The rule will impact personnel responsible for managing liquidity risk. Portfolio managers and traders certainly have significant roles with respect to managing liquidity, but risk and compliance managers will have more responsibilities. Risk managers usually have periodic reporting to risk committees to ensure senior management receives adequate information to guide a fund’s liquidity practices. Compliance officers are charged with the duties of administering policies and procedures, which may include compliance with liquidity parameters. Most importantly, a strong governance structure will allow all firm personnel to properly manage a fund’s liquidity and meet the requirements of the proposed rule.

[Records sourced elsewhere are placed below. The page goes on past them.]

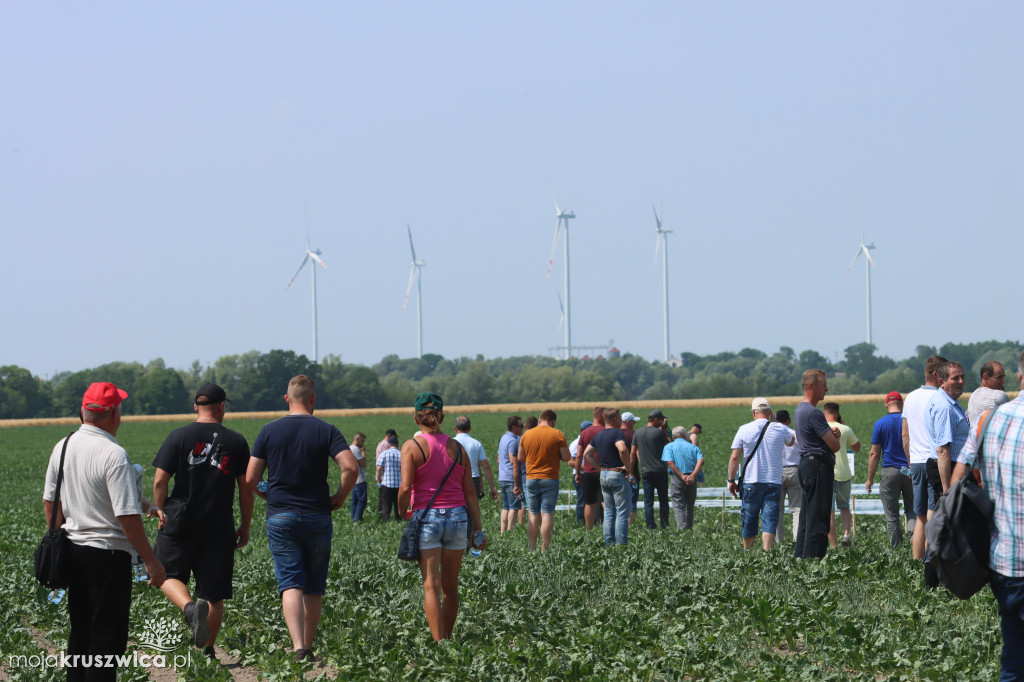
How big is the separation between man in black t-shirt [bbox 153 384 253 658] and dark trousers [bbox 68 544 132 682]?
113cm

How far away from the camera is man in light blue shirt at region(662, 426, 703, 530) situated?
1472 cm

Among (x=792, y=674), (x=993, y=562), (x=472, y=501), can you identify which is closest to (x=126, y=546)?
(x=472, y=501)

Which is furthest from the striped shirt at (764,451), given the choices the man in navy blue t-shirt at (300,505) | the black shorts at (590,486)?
the man in navy blue t-shirt at (300,505)

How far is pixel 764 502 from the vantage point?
1132 centimetres

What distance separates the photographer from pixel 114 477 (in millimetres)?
5500

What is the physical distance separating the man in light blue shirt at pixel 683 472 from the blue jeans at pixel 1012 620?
33.0ft

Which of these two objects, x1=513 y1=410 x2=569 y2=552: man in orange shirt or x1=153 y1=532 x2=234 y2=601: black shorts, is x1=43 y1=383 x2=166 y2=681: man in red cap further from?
x1=513 y1=410 x2=569 y2=552: man in orange shirt

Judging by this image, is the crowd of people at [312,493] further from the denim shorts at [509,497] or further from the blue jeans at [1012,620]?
the denim shorts at [509,497]

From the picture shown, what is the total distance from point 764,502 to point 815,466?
131 cm

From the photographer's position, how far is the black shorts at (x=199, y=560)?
6.91m

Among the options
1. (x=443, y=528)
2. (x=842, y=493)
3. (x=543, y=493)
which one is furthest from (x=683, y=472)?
(x=443, y=528)

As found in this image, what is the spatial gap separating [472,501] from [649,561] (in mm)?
2951

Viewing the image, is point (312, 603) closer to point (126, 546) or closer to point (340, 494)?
point (340, 494)

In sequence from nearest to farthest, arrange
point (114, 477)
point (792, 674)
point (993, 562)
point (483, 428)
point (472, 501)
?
point (993, 562)
point (114, 477)
point (792, 674)
point (472, 501)
point (483, 428)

Most funds must comply with the new rule and file Forms N-PORT and N-CEN by December 1, 2018. Fund complexes with less than $1 billion in net assets will be required to comply the rules and file the Form N-PORT by June 1, 2019. To meet the requirements of the rule, mutual fund and ETF managers should be addressing several practical issues, including but not limited to:
- Assessment of current liquidity levels of fund assets;
- Classification of assets into liquidity buckets;
- Determining proper level of minimum liquid asset thresholds;
- Creating liquidity risk management policies and procedures; and
- Considering the use of additional liquidity risk management techniques (e.g., swing pricing, collateral management, committed credit lines, etc.).
Fund managers should be preparing their liquidity risk policies and implementing the governance framework in advance of the deadlines.
(1) 17 CFR Parts 210, 270, 274, Release Nos. 33-10233; IC-32315; File No. S7-16-15.
(2) September 2015, SEC’s Division of Economic and Risk Analysis (“DERA”). DERA noted that assets held by U.S. mutual funds grew from $4.4 trillion to $12.7 trillion between 2000 and 2014.
(3) Money market funds are another type of open-end fund but there are already subject to rule 2a-7 and are largely excluded from this rule and discussion.
(4) 15 U.S.C. Section 80a-2 (a)(32) defining “redeemable security” under the IC Act.